Path: news.mathworks.com!newsfeed-00.mathworks.com!panix!bloom-beacon.mit.edu!senator-bedfellow.mit.edu!dreaderd!not-for-mail
From: Arthur G <gorramfreak+news@gmail.com>
Newsgroups: comp.soft-sys.matlab
Date: Fri, 22 Feb 2008 12:12:54 -0500
Message-ID: <47bf0296$0$294$b45e6eb0@senator-bedfellow.mit.edu>
References: <fpkn42$3cg$1@fred.mathworks.com> <47bee1bc$0$294$b45e6eb0@senator-bedfellow.mit.edu> <fpmp0i$fi6$1@fred.mathworks.com> <47beebf4$0$287$b45e6eb0@senator-bedfellow.mit.edu> <fpmsh4$nmi$1@fred.mathworks.com>
MIME-Version: 1.0
Content-Type: text/plain; charset=ISO-8859-1; format=flowed
Content-Transfer-Encoding: 8bit
Subject: Re: Matching Character Phrases...
User-Agent: Unison/1.8
Lines: 43
NNTP-Posting-Host: 18.56.7.94
X-Trace: 1203700374 senator-bedfellow.mit.edu 294 18.56.7.94
Xref: news.mathworks.com comp.soft-sys.matlab:453192



On 2008-02-22 11:16:36 -0500, "Jack Branning" <jbr.nospam@nospam.com> said:

>> Once you have locationStruct and distanceStruct, there are lots of ways to
>> create the arrays. What's most efficient depends on the number of "single"
>> words, but here's what I think is a relatively robust solution:
>> 
>> numWords = sum( ~structfun(@numel, locationStruct) );
>> wordList = cell(numWords, 1);
>> distanceList = zeros(numWords, 1);
>> count = 0;
>> fn = fieldnames(distanceStruct);
>> for i=1:numel(fn)
>> word = fn{i};
>> for distance=distanceStruct.(word)
>> count = count + 1;
>> wordList{count} = word;
>> distanceList(count) = distance;
>> end
>> end
>> 
> 
> Thanks again!!
> 
> I have tested this code, and it seems 'wordlist' contains every possible word.
> Is there a way to just show the words that match in an array?
> 
> Also, distanceList seems to be full of the mostly same number... For the
> ciphertext I tested it on, it shows as mostly '480'. Is there a way of 
> this array
> showing the distances between matches? (i.e. 45, 95, 105, 25 etc... (or
> whatever the values may be)).
> 
> We are so nearly there though, thanks so much for all the effort!!

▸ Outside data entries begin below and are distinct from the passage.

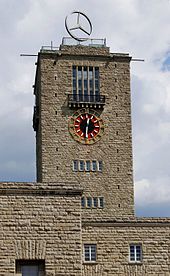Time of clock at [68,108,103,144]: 12:30
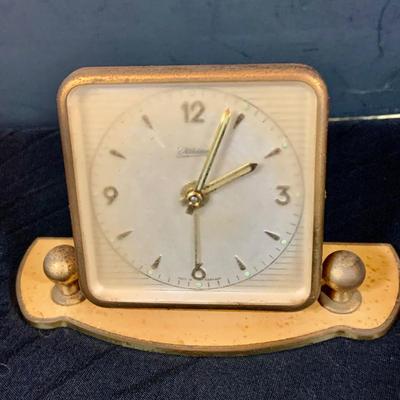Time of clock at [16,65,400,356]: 2:04
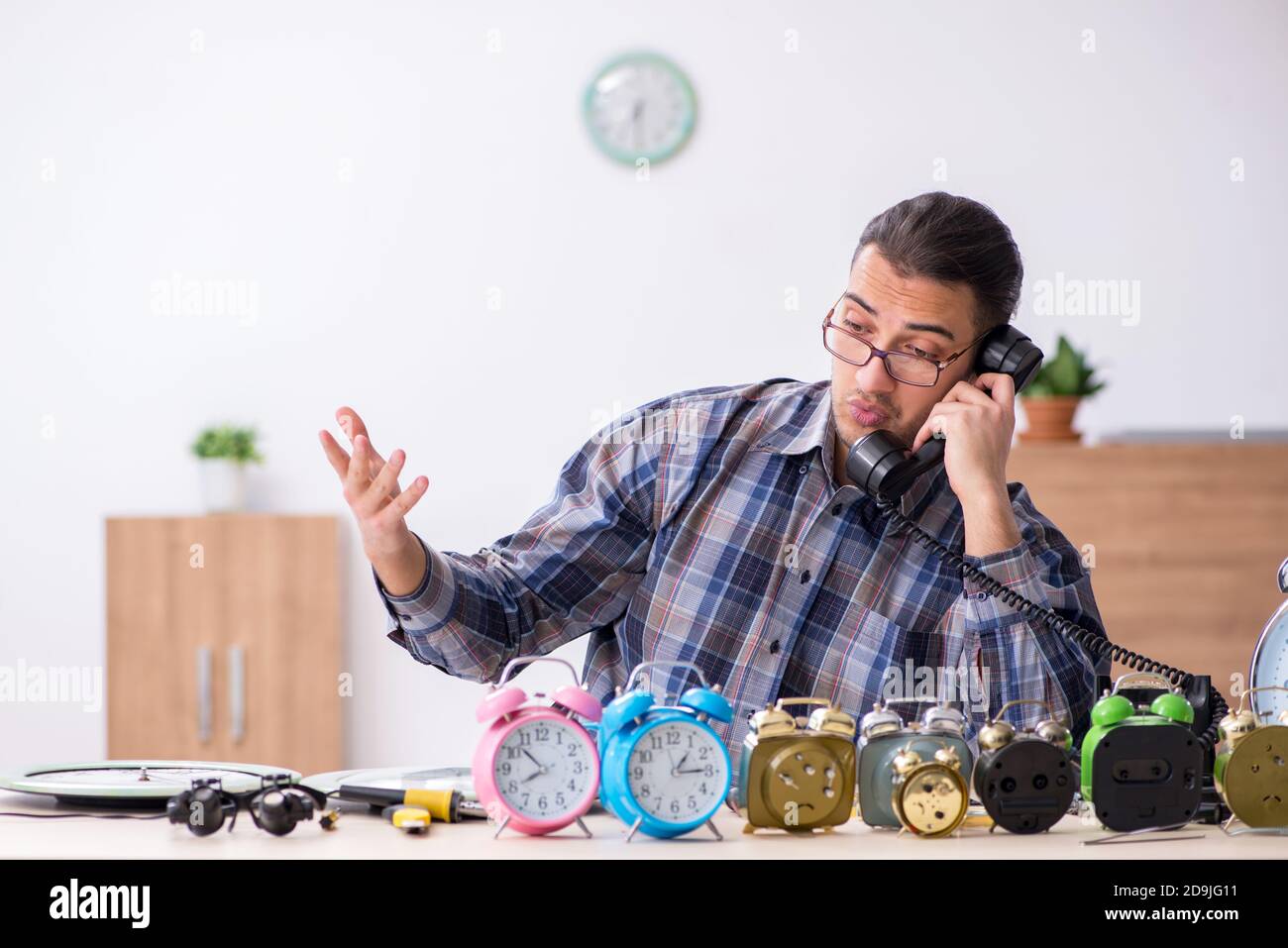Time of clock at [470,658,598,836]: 7:52
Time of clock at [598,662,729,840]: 1:14
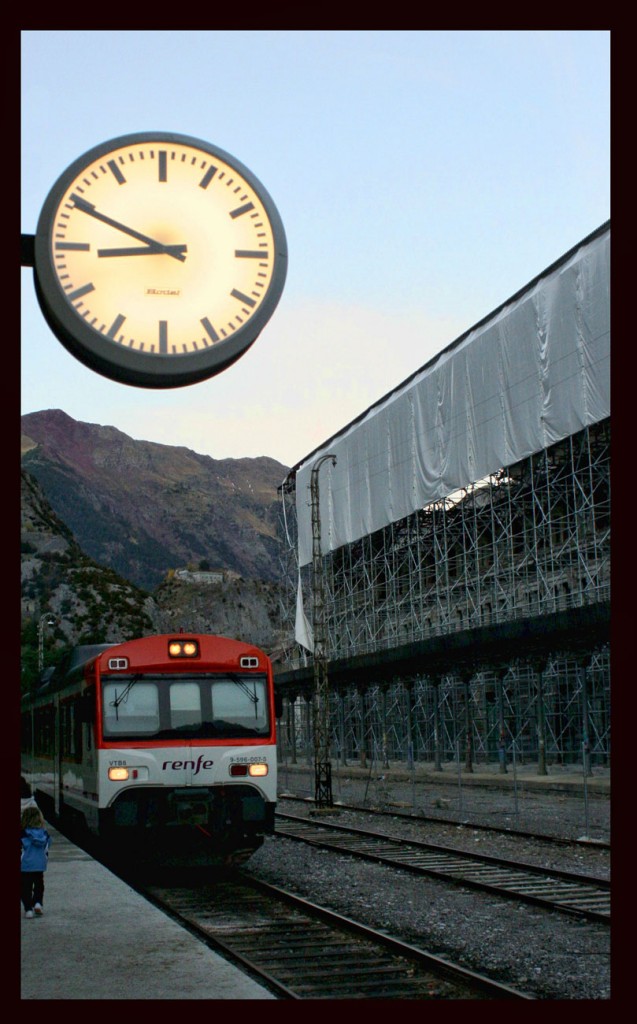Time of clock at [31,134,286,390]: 8:49
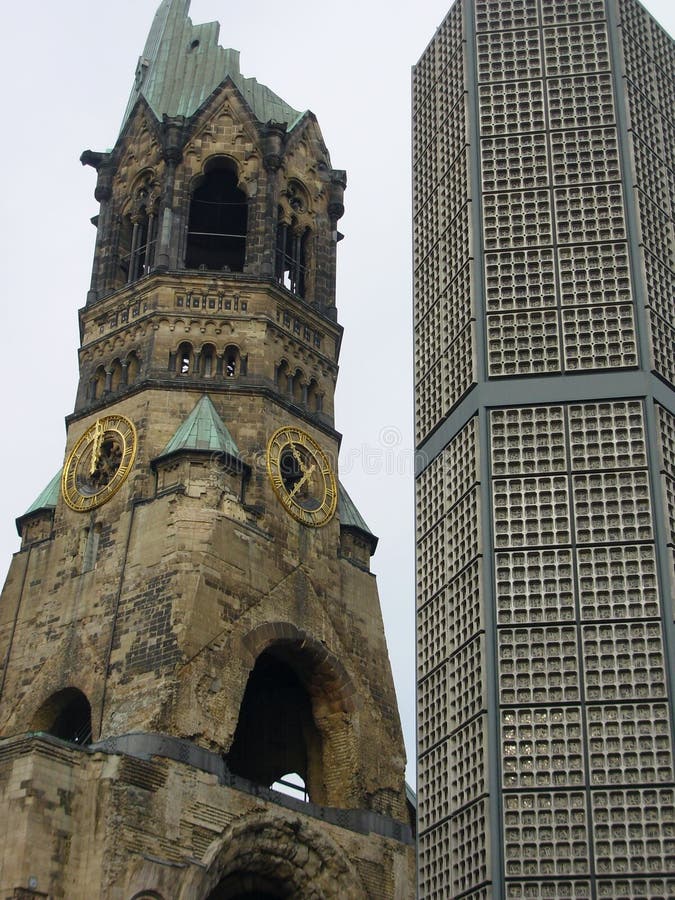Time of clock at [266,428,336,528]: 11:37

The code works as expected on all text I've tested...

Here's what it does: step through every field in distanceStruct and 
record every nonzero distance and the associated word. For efficiency, 
I first count the number of items and "pre-allocate" the cell and array.

You could also check locationStruct and see if the same words really 
are occurring 480 characters apart...